今回の子の名前は、前回の「nona」が9という意味を持つ名前だったので、カウントダウンして「8」という意味を含ませたいと考えていました。また、純日本風の子にしたいので、日本名をいろいろ挙げてみました…が、8の付く名前というと「平八」とか「八平」とか「八十助」とか、なぜか時代劇がかった名前ばかり浮かんでしまいます。
これはつまり、8番目の子供につけられた名前だからかもしれません。8人兄妹というのは、今ではめずらしいですから、8人目の名前、という時点で「昔の名前」になってしまうのでしょうか。
女の子で8というと「八重子」「八千代」…8番目という意味よりは、8が持つ「末広がり」な「永遠」感、幾重にも重なるイメージの名前が多いようです。でも、やっぱり、ちょっと古風です。
8と聞いて、思い浮かぶのは八音、ドレミファソラシ。音律、韻、等々と、言葉のイメージを連ねて熟慮中。
明日からの彩色のなかで、この子の名前が思い浮かびますように。

ワンダーフィスティバル 出品 

食玩で有名な、フィギュアの海洋堂が主催するイベント「ワンダーフィスティバル」に参加することになった。友達がディーラーとして出品するのに、飛び入りで出品させてもらうのだ。
といっても私が出品するのは創作人形。球体の間接を持ち、様々なポーズが出来る。

人形を作るのは、非常に楽しい。むやみに楽しい。理由は分からないけれど、無性に楽しい。人形の作り方はネットからダウンロードしたものや、昔コピーしておいた資料、それと「日本人形の伝統技術」(著者 野口晴朗・出版 理工学社)という本を参考にしている。
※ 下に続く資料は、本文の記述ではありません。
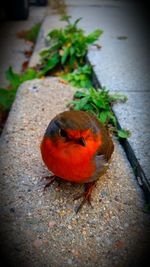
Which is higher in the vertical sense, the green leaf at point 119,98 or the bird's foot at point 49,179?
the bird's foot at point 49,179

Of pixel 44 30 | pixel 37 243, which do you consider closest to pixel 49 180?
pixel 37 243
この「日本人形の伝統技術」が、実に秀逸な本である。野口晴朗さんは彫刻科出身の人形師である。お父さんも人形師であったから、人形師を継いだわけだけれど、彫刻を学んだ身からすると「人形は一段下」という価値観を払拭するにはずいぶんと時間がかかったそうである。
能面を見てその考えが変わり、しっかりと人形制作に向かうことが出来るようになった、と本には記されている。
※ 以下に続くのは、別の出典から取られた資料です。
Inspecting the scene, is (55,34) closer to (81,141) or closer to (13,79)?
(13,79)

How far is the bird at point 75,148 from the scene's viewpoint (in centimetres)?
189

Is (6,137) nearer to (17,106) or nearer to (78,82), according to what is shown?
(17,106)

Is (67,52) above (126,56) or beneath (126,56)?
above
胡粉、墨など、日本画と通じる画材も多いが、その扱い方は非常に違っていて、その違いがまた興味深い。そして、このその野口晴朗というひとの画材に対する思い、扱いの丁寧さが、近年の日本画の画材説明には見あたらない素晴らしい内容なのである。
剥落、ひび割れ、そのようなことはむろん、起こってはならないことだ。しかし、美術には「表現第一」を理由に許してしまう隙がある。ダヴィンチの「最後の晩餐」も、制作中から剥落し続けている。しかし、名画であることは疑うべくもない。
けれど、愛玩される人形にとっては、作り手にとっての表現なんて2の次で、何と言っても「顔が命」綺麗な肌でなければならず、当然、技術が徹底していなければ何も始まらない。
そういった材料への真摯さ、技術への熱心さがかえって新鮮に私には感じられる。個性だ、表現だ、と、声高に叫ぶ世界にはない「ていねいな制作」に、あらためて頭が下がる思いだ。

さて、私が参加するディーラーの友人達は全員美大出身で、ファインアートで発表をしてきた面々である。そのメンバーがあえてフィギュアと人形という、ファインではない造形に熱心にチャレンジしようという心意気なんである。
ワンダーフィスティバルはたった1日のイベントでありながら、例年3万5千人ほどが集まるらしい。全国から、秋葉系のオタクがこれでもかと集まって、それはそれは爽やかな世界になるそうだ。

ワンダーフィスティバルは、
2006年2月19日、東京ビックサイトで開催されます。
興味を持たれた方は、どうぞ海洋堂・ワンダーフィスティバル公式サイトをご覧ください。


ということで完成している45cmの人形はこんな感じです。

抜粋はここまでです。